I must say that I sometimes get quite frustrated with my journey into the 21st century skill set as it applies to education.  I read these books, participate in these conversations, and embrace the future openly, desiring to be amazed at the foresight into human potential.  I have, unfortunately, often come to the conclusion that these skills are not new in a manner of speaking.  They have, I will agree, been neglected for a long time in our system, but many of the attributes of a 21st century worker are simply attributes which are innately valuable in a motivated society.  Chapter five catalyzed one of those moments.  The career and life skills discussed in this chapter are simply traits respected in a thriving community in general and while I agree they need attention in the classroom, I worry that they have been so neglected as to need their own posters and chapters.  
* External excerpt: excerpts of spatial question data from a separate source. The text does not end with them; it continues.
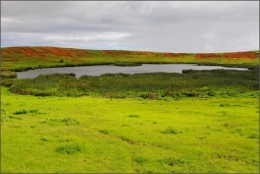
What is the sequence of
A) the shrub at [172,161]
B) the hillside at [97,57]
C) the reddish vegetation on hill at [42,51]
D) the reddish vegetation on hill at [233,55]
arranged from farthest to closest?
the reddish vegetation on hill at [233,55]
the reddish vegetation on hill at [42,51]
the hillside at [97,57]
the shrub at [172,161]

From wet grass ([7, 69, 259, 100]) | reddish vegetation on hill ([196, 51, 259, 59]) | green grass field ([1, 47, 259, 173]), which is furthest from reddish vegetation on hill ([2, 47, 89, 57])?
green grass field ([1, 47, 259, 173])

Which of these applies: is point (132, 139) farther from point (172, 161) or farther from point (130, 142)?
point (172, 161)

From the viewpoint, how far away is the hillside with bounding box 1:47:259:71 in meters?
112

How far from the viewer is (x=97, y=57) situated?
14262cm

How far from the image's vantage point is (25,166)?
1291cm

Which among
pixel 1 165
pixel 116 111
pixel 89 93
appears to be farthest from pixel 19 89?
pixel 1 165

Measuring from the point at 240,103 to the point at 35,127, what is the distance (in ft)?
72.2

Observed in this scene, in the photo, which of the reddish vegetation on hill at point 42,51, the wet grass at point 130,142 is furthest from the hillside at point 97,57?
the wet grass at point 130,142

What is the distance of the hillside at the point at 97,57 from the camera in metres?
112

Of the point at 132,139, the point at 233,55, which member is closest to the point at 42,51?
the point at 233,55

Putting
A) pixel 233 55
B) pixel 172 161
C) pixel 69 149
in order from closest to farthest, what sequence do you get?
pixel 172 161 < pixel 69 149 < pixel 233 55

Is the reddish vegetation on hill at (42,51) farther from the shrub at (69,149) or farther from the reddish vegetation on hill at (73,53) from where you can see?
the shrub at (69,149)

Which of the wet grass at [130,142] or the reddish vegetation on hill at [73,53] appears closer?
the wet grass at [130,142]

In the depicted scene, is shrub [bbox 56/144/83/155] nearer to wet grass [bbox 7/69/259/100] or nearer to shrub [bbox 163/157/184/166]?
shrub [bbox 163/157/184/166]
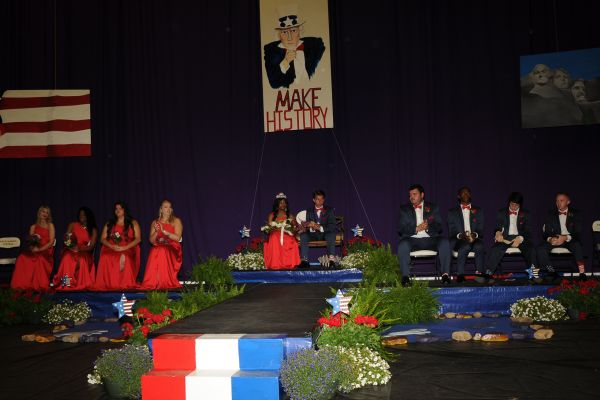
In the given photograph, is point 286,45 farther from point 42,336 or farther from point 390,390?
point 390,390

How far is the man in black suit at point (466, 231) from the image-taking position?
6.72 m

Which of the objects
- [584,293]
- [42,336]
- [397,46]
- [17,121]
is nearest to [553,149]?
Result: [397,46]

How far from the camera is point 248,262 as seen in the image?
7.75 meters

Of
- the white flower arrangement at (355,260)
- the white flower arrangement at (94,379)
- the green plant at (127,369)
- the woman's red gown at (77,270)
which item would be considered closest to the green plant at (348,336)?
the green plant at (127,369)

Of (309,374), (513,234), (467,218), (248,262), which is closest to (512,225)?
(513,234)

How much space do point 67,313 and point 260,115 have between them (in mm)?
4196

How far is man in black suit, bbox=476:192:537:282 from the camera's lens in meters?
6.75

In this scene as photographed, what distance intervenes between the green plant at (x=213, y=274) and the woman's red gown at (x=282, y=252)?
0.82m

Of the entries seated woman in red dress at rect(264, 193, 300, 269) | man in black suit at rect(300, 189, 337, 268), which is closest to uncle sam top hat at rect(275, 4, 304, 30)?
man in black suit at rect(300, 189, 337, 268)

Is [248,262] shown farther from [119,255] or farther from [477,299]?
[477,299]

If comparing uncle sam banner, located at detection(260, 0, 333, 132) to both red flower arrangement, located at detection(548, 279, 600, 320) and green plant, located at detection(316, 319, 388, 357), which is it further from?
green plant, located at detection(316, 319, 388, 357)

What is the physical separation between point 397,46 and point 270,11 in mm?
2009

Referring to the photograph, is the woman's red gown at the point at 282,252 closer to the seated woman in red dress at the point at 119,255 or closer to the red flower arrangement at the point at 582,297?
the seated woman in red dress at the point at 119,255

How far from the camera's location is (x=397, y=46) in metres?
8.66
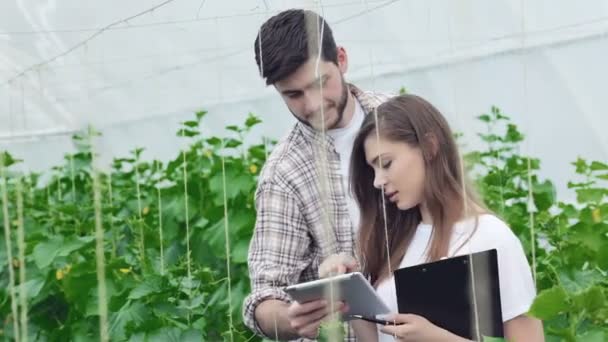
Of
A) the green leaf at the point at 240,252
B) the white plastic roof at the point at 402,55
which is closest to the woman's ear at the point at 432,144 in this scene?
the green leaf at the point at 240,252

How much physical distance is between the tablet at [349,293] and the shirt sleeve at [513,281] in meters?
0.22

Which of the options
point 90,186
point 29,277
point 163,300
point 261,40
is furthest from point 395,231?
point 90,186

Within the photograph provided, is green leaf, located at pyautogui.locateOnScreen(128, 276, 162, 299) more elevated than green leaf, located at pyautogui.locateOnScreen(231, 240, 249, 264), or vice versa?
green leaf, located at pyautogui.locateOnScreen(231, 240, 249, 264)

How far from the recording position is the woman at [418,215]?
2250 mm

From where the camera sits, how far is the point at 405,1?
5887 millimetres

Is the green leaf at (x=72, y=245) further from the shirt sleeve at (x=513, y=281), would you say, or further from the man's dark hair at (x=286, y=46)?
the shirt sleeve at (x=513, y=281)

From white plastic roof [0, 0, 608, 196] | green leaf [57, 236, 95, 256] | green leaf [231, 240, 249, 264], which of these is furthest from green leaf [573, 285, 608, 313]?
white plastic roof [0, 0, 608, 196]

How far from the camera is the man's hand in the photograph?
2.25 meters

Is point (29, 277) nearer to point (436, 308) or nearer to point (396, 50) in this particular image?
point (436, 308)

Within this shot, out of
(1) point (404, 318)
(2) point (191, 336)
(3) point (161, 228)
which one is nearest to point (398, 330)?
(1) point (404, 318)

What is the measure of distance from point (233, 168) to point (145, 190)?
115 centimetres

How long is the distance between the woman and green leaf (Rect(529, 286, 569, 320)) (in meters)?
0.61

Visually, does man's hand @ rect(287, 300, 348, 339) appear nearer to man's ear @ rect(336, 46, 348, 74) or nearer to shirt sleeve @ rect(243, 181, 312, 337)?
shirt sleeve @ rect(243, 181, 312, 337)

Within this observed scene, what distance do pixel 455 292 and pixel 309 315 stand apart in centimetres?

Professionalism, flexibility, leadership skills, and the like seem innate requirements of any successful citizenry.  We could stop with the pop culture philosophies of James Tiberius Kirk who spoke often of humanity’s desire for challenge, exploration, and an ever-changing sense of reality.  We can go deeper and further into the history of our species and realize that the hunter gatherer who changed their view of reality and threw flaming sticks at an oncoming predator passed their genes further along than those who continued the age-old tradition of peeing their loin cloth to season the main Man-Tartar course.  I must admit, nearly a decade as a combat infantryman may influence my view of what seems important knowledge and skills for students and citizens.  Much in the same way our Cro-Magnon friend beat our other humanoid species through ingenuity, teamwork, and a strong set of “21st Century” life skills, the greatest of any soldiers I had the honor of working with maintained an impressive ability to adjust to fast-changing situations without hesitation to ensure the success of any such mission.  I digress...

As I page through my notes on this chapter, I have far less to say than above.  It is startling and a bit disillusioning to me that these ideas are presented as novel.  I admit the authors address this situation when stating, “Though these skills have been around for a very long time, they take on new significance with the digital power tools now available for work and learning” (Fadel  86).  I still feel as though this statement gives too much power to those tools over these skills and that these skill sets are socially-evolved skills that shape the way we use any tools in any era and I tend to believe the need to tell educators that we must directly infuse them says little about where the system has drifted in the past few decades.  Have we so focused on what to put in the bubble that we have lost the skills to figure out what a bubble is and how to manipulate it to our advantage?